## begin Exercise materials

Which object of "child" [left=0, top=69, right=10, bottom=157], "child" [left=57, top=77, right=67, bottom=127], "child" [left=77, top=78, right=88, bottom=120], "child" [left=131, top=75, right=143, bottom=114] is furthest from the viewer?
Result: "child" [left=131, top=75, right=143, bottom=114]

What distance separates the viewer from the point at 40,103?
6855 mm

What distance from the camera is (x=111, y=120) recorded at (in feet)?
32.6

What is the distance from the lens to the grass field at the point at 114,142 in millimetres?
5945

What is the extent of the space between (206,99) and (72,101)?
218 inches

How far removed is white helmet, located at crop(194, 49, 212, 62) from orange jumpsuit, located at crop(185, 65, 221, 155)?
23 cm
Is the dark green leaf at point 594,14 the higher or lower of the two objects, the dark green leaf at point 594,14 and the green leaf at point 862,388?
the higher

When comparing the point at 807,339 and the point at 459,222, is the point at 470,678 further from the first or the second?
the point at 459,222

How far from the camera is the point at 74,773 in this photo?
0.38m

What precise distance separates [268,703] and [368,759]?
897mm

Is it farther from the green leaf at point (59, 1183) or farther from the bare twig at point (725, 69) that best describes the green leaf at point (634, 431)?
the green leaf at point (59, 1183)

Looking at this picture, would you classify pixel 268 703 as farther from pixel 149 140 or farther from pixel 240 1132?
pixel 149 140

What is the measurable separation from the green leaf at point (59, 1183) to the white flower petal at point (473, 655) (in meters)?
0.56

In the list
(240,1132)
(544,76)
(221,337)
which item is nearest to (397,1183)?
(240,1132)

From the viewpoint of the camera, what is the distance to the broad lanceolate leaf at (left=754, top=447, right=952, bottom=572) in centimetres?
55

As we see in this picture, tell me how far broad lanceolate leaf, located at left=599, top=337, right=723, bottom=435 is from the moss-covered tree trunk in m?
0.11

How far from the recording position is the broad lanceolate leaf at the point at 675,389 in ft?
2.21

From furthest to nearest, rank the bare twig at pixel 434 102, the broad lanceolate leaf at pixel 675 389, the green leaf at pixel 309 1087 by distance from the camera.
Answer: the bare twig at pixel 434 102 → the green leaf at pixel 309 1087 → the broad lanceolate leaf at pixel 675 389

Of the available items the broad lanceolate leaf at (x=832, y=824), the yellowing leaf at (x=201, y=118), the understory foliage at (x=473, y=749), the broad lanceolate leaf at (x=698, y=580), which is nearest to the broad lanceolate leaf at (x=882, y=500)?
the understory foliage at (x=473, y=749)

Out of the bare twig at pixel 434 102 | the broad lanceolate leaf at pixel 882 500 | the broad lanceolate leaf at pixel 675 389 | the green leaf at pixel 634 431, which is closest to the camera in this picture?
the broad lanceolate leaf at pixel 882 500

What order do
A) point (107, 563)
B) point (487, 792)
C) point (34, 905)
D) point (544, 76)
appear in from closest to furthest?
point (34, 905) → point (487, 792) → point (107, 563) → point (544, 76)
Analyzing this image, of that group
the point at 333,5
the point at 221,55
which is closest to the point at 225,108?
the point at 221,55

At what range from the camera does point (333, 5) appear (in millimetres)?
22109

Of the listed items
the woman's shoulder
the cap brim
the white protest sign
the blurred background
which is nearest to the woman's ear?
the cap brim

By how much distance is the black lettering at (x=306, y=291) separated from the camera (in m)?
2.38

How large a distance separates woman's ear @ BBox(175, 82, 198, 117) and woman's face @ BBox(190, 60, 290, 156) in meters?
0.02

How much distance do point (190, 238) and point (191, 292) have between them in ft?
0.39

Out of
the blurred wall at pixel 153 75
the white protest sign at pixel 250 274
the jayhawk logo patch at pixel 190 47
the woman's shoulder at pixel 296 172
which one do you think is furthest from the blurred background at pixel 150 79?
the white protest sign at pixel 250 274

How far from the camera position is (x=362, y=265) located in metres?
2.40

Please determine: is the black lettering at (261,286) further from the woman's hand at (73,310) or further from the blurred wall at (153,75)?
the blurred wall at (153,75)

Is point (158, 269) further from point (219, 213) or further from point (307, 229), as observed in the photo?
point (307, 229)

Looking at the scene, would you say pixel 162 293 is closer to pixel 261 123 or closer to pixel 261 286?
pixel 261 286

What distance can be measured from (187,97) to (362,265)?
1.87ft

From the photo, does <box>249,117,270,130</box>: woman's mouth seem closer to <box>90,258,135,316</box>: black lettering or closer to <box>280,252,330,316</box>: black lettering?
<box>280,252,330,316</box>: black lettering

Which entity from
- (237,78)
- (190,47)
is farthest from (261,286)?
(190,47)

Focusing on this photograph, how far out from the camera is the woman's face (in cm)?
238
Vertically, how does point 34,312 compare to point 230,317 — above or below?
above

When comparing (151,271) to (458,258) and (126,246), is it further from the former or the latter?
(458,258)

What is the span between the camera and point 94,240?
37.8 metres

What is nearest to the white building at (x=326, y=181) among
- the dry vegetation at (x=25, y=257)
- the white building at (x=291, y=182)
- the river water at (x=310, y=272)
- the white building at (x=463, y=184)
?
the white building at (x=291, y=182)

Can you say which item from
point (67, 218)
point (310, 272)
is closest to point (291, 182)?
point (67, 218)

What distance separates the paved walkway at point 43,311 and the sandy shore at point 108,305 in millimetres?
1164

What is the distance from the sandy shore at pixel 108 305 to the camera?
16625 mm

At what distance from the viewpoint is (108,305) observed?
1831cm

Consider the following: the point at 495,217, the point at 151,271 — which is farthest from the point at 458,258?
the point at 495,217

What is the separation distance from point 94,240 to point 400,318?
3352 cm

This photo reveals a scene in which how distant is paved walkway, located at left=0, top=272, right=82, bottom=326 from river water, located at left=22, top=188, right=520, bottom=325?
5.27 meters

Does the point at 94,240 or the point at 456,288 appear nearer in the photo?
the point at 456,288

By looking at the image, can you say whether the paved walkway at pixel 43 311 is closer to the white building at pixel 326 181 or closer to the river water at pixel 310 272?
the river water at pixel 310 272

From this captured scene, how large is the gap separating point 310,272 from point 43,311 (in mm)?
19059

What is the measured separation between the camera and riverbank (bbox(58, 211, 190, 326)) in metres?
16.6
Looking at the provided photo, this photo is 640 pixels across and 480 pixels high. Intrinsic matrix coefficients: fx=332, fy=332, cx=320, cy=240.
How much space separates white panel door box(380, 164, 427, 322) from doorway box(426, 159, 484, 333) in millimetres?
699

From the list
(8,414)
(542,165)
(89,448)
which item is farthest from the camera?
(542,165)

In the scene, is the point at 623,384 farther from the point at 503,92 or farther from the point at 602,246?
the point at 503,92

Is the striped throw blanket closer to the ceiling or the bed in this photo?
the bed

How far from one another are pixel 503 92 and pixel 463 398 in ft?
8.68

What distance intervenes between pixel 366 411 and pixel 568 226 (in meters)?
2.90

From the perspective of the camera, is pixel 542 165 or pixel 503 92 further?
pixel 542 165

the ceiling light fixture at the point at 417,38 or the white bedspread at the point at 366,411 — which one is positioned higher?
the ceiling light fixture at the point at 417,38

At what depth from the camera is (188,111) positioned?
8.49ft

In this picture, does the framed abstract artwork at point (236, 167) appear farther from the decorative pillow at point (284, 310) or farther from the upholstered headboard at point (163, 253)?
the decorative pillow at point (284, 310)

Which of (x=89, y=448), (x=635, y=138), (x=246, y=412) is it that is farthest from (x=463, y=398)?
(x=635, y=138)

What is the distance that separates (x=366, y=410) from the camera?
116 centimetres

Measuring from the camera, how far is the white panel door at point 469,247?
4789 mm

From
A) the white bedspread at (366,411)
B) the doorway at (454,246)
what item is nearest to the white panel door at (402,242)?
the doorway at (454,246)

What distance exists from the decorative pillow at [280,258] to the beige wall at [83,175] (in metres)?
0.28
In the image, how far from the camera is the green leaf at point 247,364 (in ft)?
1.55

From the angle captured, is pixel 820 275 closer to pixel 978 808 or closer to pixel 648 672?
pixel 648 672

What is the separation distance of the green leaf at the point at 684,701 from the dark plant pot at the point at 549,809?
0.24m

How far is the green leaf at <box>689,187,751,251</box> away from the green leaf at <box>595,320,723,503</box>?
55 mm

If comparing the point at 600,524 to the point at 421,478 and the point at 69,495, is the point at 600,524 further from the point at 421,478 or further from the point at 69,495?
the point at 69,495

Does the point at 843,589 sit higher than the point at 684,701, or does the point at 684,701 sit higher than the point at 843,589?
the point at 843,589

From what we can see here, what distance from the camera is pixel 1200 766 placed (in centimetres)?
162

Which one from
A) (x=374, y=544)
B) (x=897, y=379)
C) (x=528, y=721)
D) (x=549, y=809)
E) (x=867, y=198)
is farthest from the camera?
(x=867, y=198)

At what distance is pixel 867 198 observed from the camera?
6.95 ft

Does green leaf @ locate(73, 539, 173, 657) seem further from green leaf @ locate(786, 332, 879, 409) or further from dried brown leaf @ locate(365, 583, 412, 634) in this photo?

## end Exercise materials

**Directions**:
Please quote nothing but the lines from the line with "What distance exists" through the end of the data above, exactly as written, ends included.

**Solution to this problem**:
What distance exists from the decorative pillow at [280,258] to the beige wall at [83,175] (in metres)?
0.28
In the image, how far from the camera is the green leaf at point 247,364 (in ft)?
1.55

From the angle captured, is pixel 820 275 closer to pixel 978 808 or closer to pixel 648 672?
pixel 648 672

What is the separation distance of the green leaf at the point at 684,701 from the dark plant pot at the point at 549,809?
0.24m

How far is the green leaf at <box>689,187,751,251</box> away from the green leaf at <box>595,320,723,503</box>?
55 mm

If comparing the point at 600,524 to the point at 421,478 and the point at 69,495, is the point at 600,524 further from the point at 421,478 or further from the point at 69,495?
the point at 69,495

Does the point at 843,589 sit higher than the point at 684,701, or does the point at 684,701 sit higher than the point at 843,589?
the point at 843,589

From what we can see here, what distance from the camera is pixel 1200 766 placed (in centimetres)?
162

Which one from
A) (x=374, y=544)
B) (x=897, y=379)
C) (x=528, y=721)
D) (x=549, y=809)
E) (x=867, y=198)
is farthest from the camera?
(x=867, y=198)

At what distance is pixel 867 198 observed from the camera?
6.95 ft

Does green leaf @ locate(73, 539, 173, 657) seem further from green leaf @ locate(786, 332, 879, 409) or further from dried brown leaf @ locate(365, 583, 412, 634) in this photo?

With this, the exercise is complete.